Extracted text -

#####

01:35:27:20 - 01:35:52:18
Roger McFillin
But I don't want to say that as a general rule. But there's something about the way that they're taught, right, that, it's it's really conditioned into them. Yeah. The this is the gold standard science. This is the best available evidence. You see, this conditioning in the United States is the pinnacle of scientific and medical supremacy.
01:35:52:20 - 01:36:15:15
Roger McFillin
It's a propaganda machine that's been pushed over and over and over and over again on us all. There's this illusion of freedom. There's this illusion of independent critical thought. And you see, it is like when you get into these conversations, they say the same thing. They'll say things like, well, the data supports. Yeah. Or the research supports the classics.
01:36:15:16 - 01:36:36:24
Roger McFillin
Yeah. You go into specifics, right. You want them to talk about the designs you want them to cite, like not the study, not something that was just published in a major journal. Know you want to get them into the actual specifics of the design. Yeah. How it was developed. And what are the problems with that design? And it's nothing.
01:36:36:24 - 01:36:44:09
Roger McFillin
Yeah. Like they can't even communicate it all that good. That is regurgitating the expert viewpoint.
01:36:44:15 - 01:37:06:20
Anders Sorensen
Yeah, exactly. Based on an assumption that it must be true because it's in the fancy journal and it's published by this in that author. And that's really the interesting point in itself, that a lot of psychiatry critics overall are first and foremost methodology nerds in some way. They know how to tell apart good and bad science. That's what we were trained at.

#####

Records shown -
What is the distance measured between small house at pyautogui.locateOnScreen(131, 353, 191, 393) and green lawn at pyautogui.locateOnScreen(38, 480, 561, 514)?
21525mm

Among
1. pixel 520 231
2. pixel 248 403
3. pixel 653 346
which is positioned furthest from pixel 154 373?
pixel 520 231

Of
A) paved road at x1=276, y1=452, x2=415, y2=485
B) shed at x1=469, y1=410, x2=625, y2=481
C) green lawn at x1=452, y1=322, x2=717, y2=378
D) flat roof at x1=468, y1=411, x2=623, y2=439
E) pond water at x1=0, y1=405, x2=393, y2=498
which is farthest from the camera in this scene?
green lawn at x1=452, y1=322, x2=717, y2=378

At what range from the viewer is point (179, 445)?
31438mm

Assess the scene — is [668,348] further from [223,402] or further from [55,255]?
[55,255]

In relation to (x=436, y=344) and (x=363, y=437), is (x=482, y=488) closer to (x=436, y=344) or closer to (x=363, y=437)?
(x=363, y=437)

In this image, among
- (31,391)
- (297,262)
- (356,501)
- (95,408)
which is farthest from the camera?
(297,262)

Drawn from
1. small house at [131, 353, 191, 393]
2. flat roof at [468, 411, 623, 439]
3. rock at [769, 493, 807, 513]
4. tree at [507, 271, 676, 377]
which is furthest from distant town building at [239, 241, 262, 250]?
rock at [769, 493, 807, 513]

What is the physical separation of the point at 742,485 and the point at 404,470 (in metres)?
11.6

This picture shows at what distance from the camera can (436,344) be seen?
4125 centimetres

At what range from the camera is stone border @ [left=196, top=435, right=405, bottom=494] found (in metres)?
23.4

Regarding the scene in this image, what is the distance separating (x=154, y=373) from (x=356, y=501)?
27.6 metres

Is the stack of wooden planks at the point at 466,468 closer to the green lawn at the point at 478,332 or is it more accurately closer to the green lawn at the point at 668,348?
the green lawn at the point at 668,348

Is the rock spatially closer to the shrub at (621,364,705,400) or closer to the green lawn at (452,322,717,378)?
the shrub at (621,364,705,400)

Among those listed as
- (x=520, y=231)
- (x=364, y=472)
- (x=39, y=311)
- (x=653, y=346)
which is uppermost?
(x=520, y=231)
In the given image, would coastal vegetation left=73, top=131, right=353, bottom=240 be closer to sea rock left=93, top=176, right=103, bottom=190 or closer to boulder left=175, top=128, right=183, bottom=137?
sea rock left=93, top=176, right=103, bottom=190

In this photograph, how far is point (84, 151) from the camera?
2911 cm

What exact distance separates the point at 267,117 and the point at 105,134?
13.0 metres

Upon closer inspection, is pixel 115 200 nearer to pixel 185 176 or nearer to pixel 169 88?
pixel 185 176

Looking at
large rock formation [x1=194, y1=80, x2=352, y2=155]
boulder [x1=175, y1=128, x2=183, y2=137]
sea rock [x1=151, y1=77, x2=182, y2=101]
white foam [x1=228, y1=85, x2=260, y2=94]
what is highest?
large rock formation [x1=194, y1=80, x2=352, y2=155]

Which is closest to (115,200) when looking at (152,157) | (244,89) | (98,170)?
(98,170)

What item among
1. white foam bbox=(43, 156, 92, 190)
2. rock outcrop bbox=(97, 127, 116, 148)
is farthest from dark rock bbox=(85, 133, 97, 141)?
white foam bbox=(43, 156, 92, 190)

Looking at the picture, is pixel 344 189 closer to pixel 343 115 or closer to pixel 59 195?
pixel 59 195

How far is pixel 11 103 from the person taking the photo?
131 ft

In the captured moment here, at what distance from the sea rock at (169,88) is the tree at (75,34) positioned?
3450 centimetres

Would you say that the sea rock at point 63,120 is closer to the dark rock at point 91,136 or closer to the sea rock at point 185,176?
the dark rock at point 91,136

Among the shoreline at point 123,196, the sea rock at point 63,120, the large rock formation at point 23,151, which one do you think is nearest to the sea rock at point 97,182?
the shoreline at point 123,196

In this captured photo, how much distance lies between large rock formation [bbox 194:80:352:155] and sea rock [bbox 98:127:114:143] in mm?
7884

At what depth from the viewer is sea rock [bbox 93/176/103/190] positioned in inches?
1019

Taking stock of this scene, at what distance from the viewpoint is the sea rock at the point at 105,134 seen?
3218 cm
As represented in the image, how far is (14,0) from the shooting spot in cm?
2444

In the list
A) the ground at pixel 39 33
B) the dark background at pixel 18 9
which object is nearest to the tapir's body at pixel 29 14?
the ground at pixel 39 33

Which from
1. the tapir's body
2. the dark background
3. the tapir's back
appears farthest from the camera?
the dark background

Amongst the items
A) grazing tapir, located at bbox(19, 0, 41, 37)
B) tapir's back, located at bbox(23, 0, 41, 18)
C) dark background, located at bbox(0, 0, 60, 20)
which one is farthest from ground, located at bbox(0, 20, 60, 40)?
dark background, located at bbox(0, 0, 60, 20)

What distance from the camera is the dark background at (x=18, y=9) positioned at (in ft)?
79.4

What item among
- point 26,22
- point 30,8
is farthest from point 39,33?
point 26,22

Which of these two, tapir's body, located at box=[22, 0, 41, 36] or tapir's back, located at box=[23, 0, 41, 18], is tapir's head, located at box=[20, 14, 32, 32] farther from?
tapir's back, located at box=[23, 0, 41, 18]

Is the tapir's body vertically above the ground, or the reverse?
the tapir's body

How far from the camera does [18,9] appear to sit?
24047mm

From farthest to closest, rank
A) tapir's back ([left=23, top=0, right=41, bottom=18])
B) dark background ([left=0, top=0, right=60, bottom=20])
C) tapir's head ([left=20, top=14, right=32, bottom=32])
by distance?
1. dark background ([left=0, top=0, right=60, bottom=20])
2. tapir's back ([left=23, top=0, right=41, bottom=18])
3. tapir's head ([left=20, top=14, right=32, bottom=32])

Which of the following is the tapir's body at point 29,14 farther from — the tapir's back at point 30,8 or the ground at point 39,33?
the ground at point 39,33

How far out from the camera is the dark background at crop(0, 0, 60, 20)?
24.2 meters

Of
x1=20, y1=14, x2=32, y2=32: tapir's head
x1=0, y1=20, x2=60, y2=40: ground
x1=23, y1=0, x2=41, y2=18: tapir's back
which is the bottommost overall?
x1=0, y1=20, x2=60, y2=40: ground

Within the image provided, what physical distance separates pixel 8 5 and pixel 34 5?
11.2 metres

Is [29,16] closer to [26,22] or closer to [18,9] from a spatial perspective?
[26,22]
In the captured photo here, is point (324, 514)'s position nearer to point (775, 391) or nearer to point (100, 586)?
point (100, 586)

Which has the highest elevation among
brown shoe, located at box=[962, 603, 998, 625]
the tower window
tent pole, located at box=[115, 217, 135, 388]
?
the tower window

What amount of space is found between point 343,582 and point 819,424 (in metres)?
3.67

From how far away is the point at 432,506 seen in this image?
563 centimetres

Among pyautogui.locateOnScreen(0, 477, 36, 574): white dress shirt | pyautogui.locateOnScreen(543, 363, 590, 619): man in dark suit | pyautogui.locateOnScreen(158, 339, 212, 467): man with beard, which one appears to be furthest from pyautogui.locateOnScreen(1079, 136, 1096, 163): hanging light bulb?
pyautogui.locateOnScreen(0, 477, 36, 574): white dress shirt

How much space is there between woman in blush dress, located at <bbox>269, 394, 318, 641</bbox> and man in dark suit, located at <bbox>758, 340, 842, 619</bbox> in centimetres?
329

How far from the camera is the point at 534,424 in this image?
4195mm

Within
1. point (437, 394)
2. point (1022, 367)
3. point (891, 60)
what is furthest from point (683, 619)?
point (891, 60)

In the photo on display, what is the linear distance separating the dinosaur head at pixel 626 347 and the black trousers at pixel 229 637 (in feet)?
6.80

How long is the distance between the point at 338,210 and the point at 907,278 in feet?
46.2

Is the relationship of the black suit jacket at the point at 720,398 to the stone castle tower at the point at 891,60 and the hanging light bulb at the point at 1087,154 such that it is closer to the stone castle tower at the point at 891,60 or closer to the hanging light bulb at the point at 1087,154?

#####

Work to complete -
1) In the transcript, what does Anders Sorensen say a lot of psychiatry critics are first and foremost?
2) Print the part of the transcript starting at "01:36:36:24 - 01:36:44:09" and ending at "were trained at.", copied exactly.

Task-by-task outputs -
1) Methodology nerds.

2)
01:36:36:24 - 01:36:44:09
Roger McFillin
Yeah. Like they can't even communicate it all that good. That is regurgitating the expert viewpoint.
01:36:44:15 - 01:37:06:20
Anders Sorensen
Yeah, exactly. Based on an assumption that it must be true because it's in the fancy journal and it's published by this in that author. And that's really the interesting point in itself, that a lot of psychiatry critics overall are first and foremost methodology nerds in some way. They know how to tell apart good and bad science. That's what we were trained at.